That is, 7.6 megabytes compressed expands to 1.2gb decompressed.

I'm guessing the problem is that we try to batch inserts for efficiency, with a batch size of around 500 IIRC, so all of the packages would be included in this batch - and the transaction is growing too large for Postgresql to handle.

Normally this would perfectly fine but this particular repo is so "dense" in terms of amount of metadata per package that it is not.

#3 Updated by dalley 2 months ago

250

Additionally, this repo is a little strange for other reasons. A couple packages are listed twice with the same NEVRA (name-epoch-version-release-architecture) but different checksums. You're really not supposed to do that. It's difficult to know which package clients would actually end up installing. It looks like the only difference between the two is the filename itself, "blobfuse-1.4.1-RHEL-8.1-x86_64.rpm" vs "blobfuse-1.4.1-RHEL-8.2-x86_64.rpm" and I'm pretty sure that clients like DNF and YUM can't make that distinction.

#4 Updated by dalley 2 months ago

  • Related to Issue #9406: Trivial OOM on sync for a particular Microsoft repo added

#5 Updated by dalley 2 months ago

I actually can't reproduce because syncing this repository causes my VM to run out of memory (it has 9.6gb available).

That is a problem in and of itself, the memory consumption shouldn't be that high, and isn't for most repos, and I just confirmed that it does not do that for RHEL7, which is overall a much larger repo.
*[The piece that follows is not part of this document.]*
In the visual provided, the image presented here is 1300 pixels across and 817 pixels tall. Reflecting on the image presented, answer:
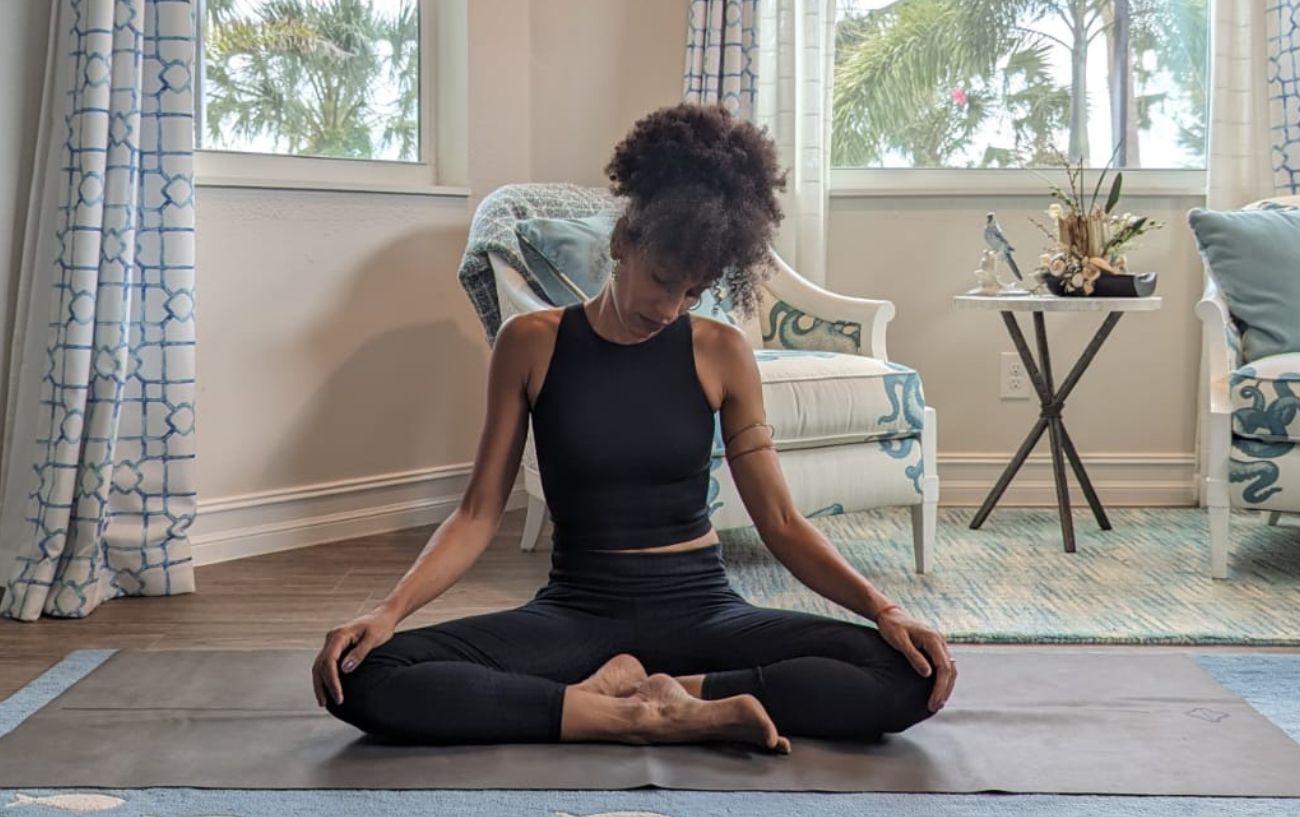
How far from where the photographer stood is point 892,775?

So something weird is going on there as well - filed #9406 for that.

#6 Updated by dalley 2 months ago

  • Priority changed from Normal to High
  • Severity changed from 2. Medium to 3. High
  • Triaged changed from No to Yes

#7 Updated by dalley 2 months ago

I reported the issues from #3, and they have been fixed, and it did not help. Oh well. Investigation continues.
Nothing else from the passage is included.